Schriftliche Aufgabe -
Kannst du den Abschnitt von der Zeile mit „What is the separation“ bis zum Ende des Materials unten noch einmal wiedergeben und darin „putter head“ durch „club head“ ersetzen, ohne sonst etwas zu ändern?
○ ○ ○
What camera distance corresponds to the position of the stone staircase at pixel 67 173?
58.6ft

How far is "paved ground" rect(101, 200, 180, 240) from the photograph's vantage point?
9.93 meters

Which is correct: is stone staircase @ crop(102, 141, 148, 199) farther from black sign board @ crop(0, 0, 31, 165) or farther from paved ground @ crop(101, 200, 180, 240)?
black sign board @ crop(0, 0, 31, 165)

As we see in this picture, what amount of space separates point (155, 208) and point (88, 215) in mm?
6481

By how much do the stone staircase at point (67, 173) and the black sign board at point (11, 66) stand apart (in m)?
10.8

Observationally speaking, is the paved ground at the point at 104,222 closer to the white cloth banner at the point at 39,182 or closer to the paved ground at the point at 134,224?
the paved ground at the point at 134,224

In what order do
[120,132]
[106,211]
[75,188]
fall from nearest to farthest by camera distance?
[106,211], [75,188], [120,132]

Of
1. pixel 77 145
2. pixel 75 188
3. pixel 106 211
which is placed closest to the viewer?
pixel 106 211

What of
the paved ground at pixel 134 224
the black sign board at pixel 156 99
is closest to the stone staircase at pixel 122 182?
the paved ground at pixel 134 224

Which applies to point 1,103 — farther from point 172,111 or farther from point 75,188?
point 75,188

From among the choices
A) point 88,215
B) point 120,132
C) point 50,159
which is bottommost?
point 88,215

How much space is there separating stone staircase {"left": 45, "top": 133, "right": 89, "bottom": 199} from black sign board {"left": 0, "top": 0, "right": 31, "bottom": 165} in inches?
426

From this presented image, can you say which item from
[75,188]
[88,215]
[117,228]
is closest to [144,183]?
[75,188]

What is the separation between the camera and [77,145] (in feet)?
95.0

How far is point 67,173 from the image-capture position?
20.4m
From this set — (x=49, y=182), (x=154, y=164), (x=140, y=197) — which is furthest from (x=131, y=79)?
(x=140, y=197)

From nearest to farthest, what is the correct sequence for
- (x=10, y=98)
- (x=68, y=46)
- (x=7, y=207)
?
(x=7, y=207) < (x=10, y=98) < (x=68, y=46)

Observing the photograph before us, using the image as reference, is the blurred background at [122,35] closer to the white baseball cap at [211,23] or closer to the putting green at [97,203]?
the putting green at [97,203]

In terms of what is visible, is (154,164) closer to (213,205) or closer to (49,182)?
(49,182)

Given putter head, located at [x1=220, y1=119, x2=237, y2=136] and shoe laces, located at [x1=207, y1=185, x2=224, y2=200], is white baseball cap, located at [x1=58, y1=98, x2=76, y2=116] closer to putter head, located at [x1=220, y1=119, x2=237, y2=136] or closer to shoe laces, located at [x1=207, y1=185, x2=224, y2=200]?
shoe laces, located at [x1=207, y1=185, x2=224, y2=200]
○ ○ ○
Lösung der Aufgabe -
What is the separation between the camera and [77,145] (in feet)?
95.0

How far is point 67,173 from the image-capture position?
20.4m
From this set — (x=49, y=182), (x=154, y=164), (x=140, y=197) — which is furthest from (x=131, y=79)?
(x=140, y=197)

From nearest to farthest, what is the correct sequence for
- (x=10, y=98)
- (x=68, y=46)
- (x=7, y=207)
?
(x=7, y=207) < (x=10, y=98) < (x=68, y=46)

Observing the photograph before us, using the image as reference, is the blurred background at [122,35] closer to the white baseball cap at [211,23] or closer to the putting green at [97,203]?
the putting green at [97,203]

In terms of what is visible, is (154,164) closer to (213,205) or closer to (49,182)?
(49,182)

Given club head, located at [x1=220, y1=119, x2=237, y2=136] and shoe laces, located at [x1=207, y1=185, x2=224, y2=200], is white baseball cap, located at [x1=58, y1=98, x2=76, y2=116] closer to club head, located at [x1=220, y1=119, x2=237, y2=136] or closer to shoe laces, located at [x1=207, y1=185, x2=224, y2=200]?
shoe laces, located at [x1=207, y1=185, x2=224, y2=200]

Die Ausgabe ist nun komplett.